## Document passage
I'm going through a breakup...and it sucks. It reminds me of why I avoid doing crazy, emotional wall-dropping things like 'dating' in the first place.
I suppose I should clarify that I'm not breaking up with another human being (obviously...because, me? dating? HA!) but rather, with a job. And, not just any job - this was the job I thought would lead to my dream job. This was the job to end all jobs. This was the answer to every prayer. This was what was going to fix everything that was wrong in my life (this? right here? is why relationships fail.)
As it turns out, this wasn't my dream job...for a myriad of reasons. I tried to pretend that it was - I kept telling myself it would get better. It didn't. I kept telling myself that I would catch on and move up. I didn't. This was the toughest, most emotionally draining job I've ever had (clean up vomit and help someone find information about how to file for divorce in California...while helping four people ranging in age from 6-60 print documents while trying to help a toddler find their parents? AND stopping to 'bust' someone for viewing pornography? All in a day's work.) I thought it would get easier and that I'd have all the answers. I don't. These last few weeks have been awful. I tried to pretend like I was okay with what was happening and that I could work through it. I couldn't.

## Dataset rows
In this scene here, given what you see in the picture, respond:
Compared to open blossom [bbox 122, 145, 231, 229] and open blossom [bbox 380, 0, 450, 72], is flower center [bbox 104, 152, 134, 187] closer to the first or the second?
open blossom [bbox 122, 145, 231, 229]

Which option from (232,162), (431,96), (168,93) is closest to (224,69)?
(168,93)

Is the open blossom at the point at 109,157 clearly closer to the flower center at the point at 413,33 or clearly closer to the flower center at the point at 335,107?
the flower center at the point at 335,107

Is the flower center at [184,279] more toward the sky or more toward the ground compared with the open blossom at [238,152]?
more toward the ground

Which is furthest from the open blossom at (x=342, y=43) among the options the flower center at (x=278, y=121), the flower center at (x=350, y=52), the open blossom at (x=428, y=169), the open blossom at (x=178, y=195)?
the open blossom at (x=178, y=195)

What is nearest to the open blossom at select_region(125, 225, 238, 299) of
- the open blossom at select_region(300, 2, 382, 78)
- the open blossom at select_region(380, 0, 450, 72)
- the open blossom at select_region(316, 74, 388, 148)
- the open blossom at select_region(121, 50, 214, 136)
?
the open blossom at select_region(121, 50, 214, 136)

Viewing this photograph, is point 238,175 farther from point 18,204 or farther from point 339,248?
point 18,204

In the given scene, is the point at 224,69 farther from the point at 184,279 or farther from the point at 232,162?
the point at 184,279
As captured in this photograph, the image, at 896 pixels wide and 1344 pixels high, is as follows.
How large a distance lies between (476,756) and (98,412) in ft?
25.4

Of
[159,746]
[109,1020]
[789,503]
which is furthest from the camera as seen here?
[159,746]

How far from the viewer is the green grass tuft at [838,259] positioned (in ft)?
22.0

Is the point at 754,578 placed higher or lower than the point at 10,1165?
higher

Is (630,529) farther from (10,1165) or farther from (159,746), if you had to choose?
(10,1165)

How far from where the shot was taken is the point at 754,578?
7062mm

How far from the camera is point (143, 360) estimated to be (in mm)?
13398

## Task to complete
In the breakup post, what is the writer actually breaking up with? The items were taken from a separate source and have no connection to the post.

## Result for this exercise
A job, not another person.